What should I do after I fill out the Request for Review?
Sign and date the form, submit the original to your supervisor to begin the department review of your request.  Department managers have 15 working days to review, comment, and forward an employee’s Request for Reclassification to the Department of Human Resources.  Any pay adjustment resulting from classification review, will be effective as of the first pay period following the date on which the Human Resources Department received the Request for Review.

I am an employee, so what happens if the department takes more than 15 working days to forward on my Request for Review?
As noted above, the effective date will be the beginning of the first pay period following the date on which the Classification Unit receives the Request for Review.  However, to ensure that the effective date of any reallocation (should there be one) is not delayed, you may file your Request for Review concurrently with your department and the Department of Human Resources.  Submit the original to your own department.  File a copy with the Department of Human Resources, including a cover memo noting that you have concurrently filed the original with your department.  If there is any change in the level of your position following an evaluation, the change will take effect on the beginning of the first pay period that follows the 15 working days allowed to managers to forward your request to the Department of Human Resources.

What happens next?
In some cases, the Request for Review cannot by itself convey the full nature of the work involved.  As such an analyst from the Classification Unit or the Classification Committee for the department/agency may perform an audit, or the employee and the supervisor might be invited to discuss the job duties during a regularly scheduled Committee meeting. It is particularly important for the analyst to understand the changes in duties or circumstances that prompted your request for a review. Based on the changes in duties, a new Willis rating will be applied to your position. You should understand that a change of duties may not necessarily warrant a change in classification, and could in some cases result in a downward reallocation.

How will the decision be communicated?
The analyst first notifies the Human Resources Administrator, and then prepares a written notice for the employee which contains an explanation of the decision and the Willis Point rating.  For a single position review, the contractual response time for a decision is 60 days from the date of filing, for reviews involving multiple positions the response time is 90 days.
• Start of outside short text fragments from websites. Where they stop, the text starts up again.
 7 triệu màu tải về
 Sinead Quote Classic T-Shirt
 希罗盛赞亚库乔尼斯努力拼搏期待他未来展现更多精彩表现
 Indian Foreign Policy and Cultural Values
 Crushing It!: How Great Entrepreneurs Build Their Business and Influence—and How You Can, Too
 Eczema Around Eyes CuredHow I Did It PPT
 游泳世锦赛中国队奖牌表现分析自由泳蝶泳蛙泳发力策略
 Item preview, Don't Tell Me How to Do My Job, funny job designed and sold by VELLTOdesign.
What can I do if I have questions about the decision?
Employees have the option to call the analyst or employees may request an informal meeting with the analyst or the Classification Committee to discuss the rating.  Employees must request such a meeting by contacting the analyst at the email or phone number indicated on the notice form, within ten working days of receiving notice of the decision.
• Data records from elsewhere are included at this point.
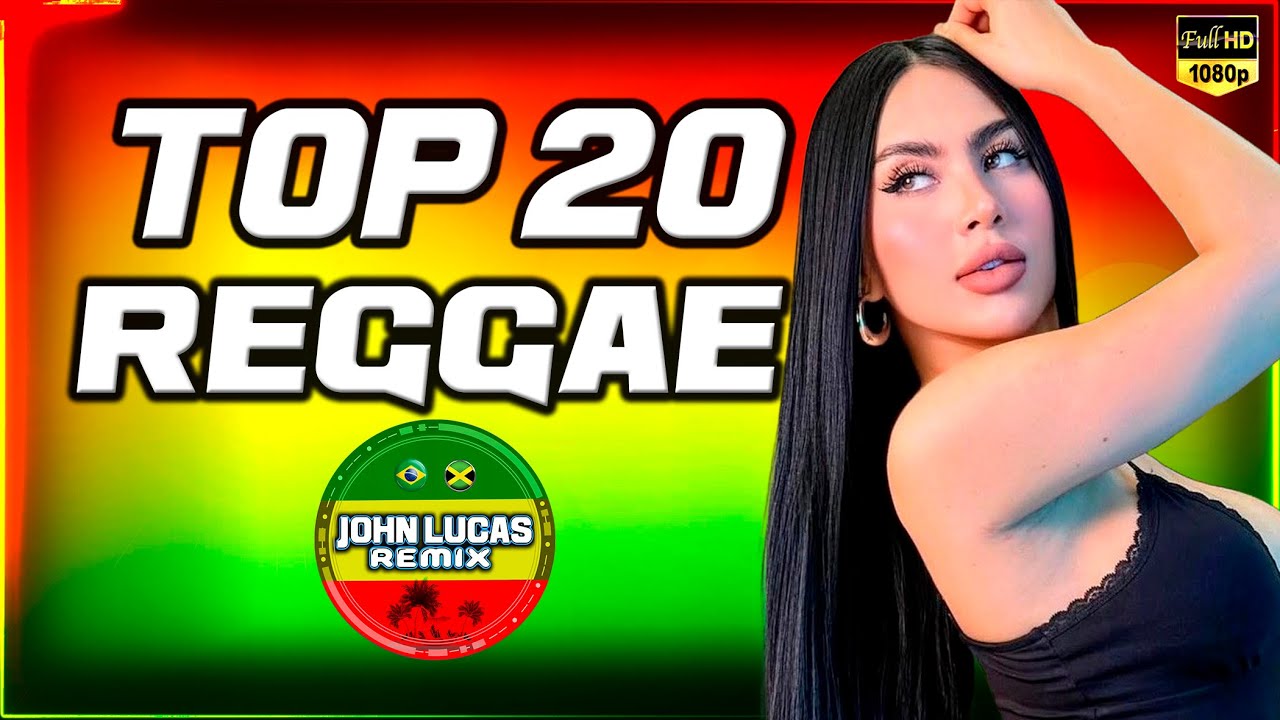 TOP 20 - Reggae Do Maranhão - Reggae Roots - Reggae Lindo - Reggae Internacional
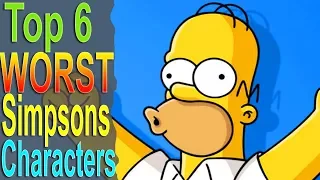 Top 6 Worst Simpsons Characters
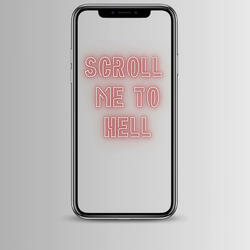 Scroll Me to Hell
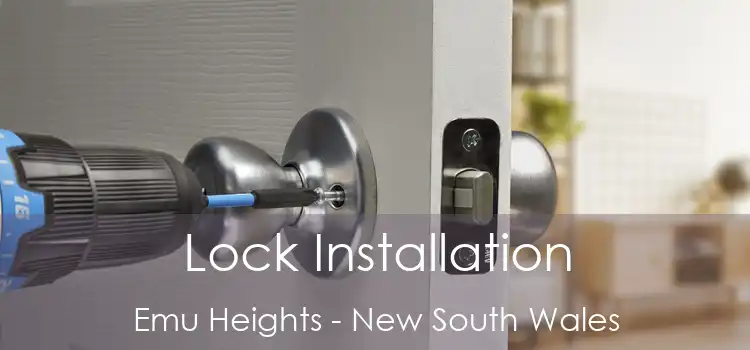 Lock Installation Emu Heights - New South Wales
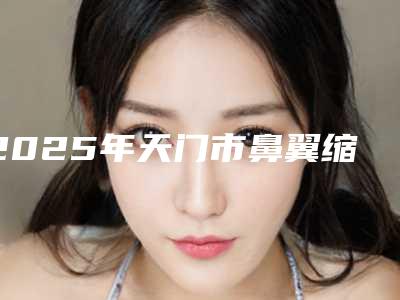 2025年天门市鼻翼缩窄价格表收费标准明细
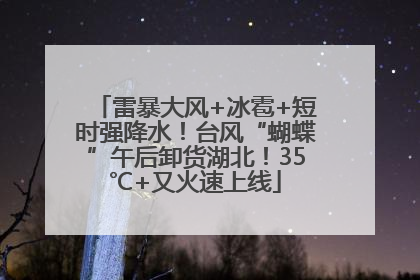 雷暴大风+冰雹+短时强降水！台风“蝴蝶”午后卸货湖北！35℃+又火速上线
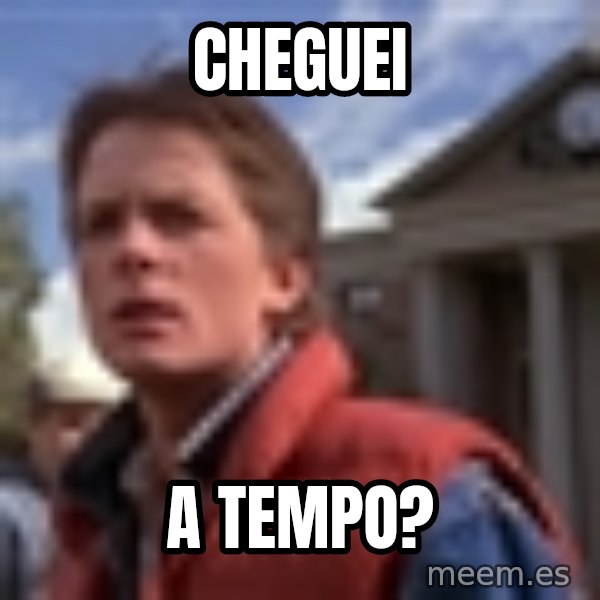 Marty Mcfly meme: CHEGUEi / A tempo?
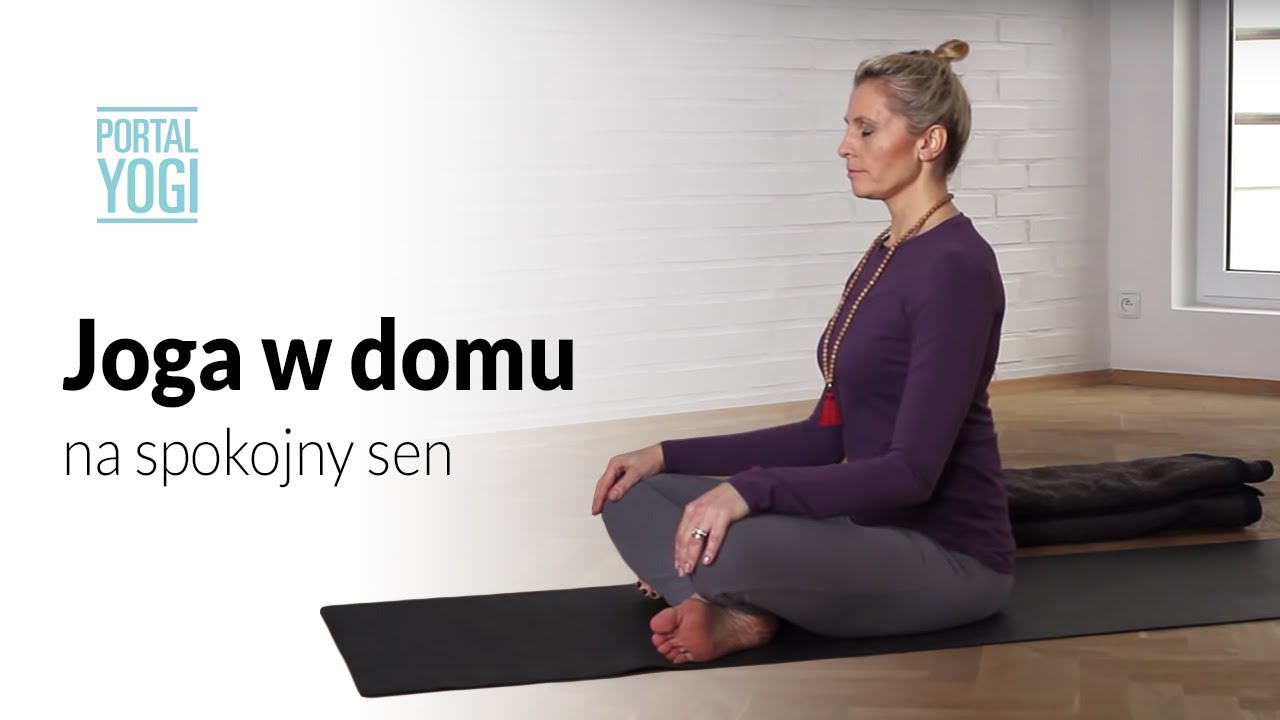 Joga w domu na spokojny sen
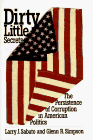 Stock image for Dirty Little Secrets : The Persistence of Corruption in American Politics for sale by Better World Books
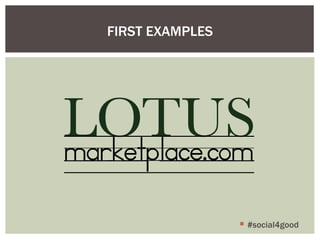 FIRST EXAMPLES #social4good 
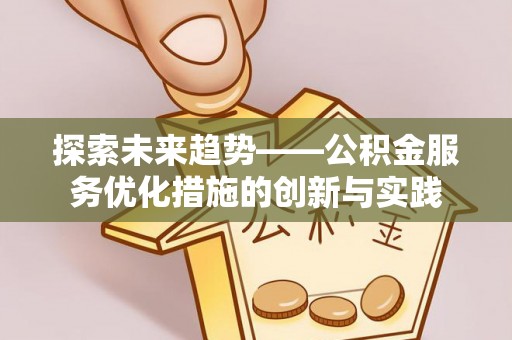 若羌探索未来趋势——公积金服务优化措施的创新与实践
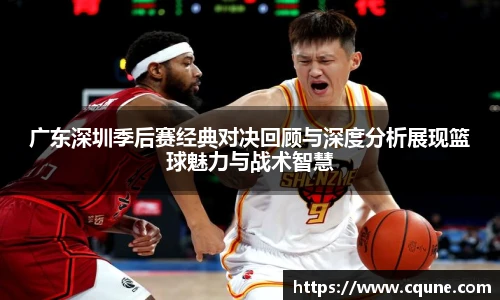 MILE米乐官网广东深圳季后赛经典对决回顾与深度分析展现篮球魅力与战术智慧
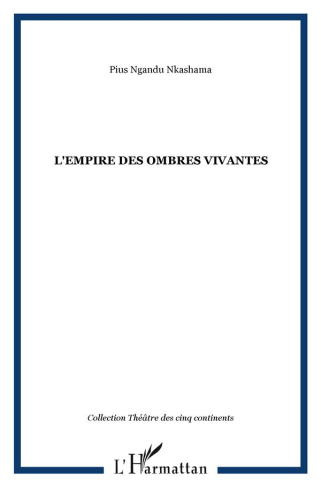 L'empire des ombres vivantes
As an employee, what are my appeal rights?
If your position was not reallocated upward at least one pay grade, or if it was reallocated downward, you may file a formal classification grievance.  The grievance must be filed within 15 days of receiving any decision that may result from the informal meeting.  You may also bypass the informal meeting step.  In that case, you have 30 days from receipt of the original decision to file a formal grievance.  And remember this process is only available to you if your position was not reallocated up at least one pay grade, or was downward reallocated).

Does management or the supervisor have a right to appeal a decision?
If management has questions or concerns about a decision they are encouraged to contact the HR Administrator or Classification Analyst to discuss, before the decision is finalized.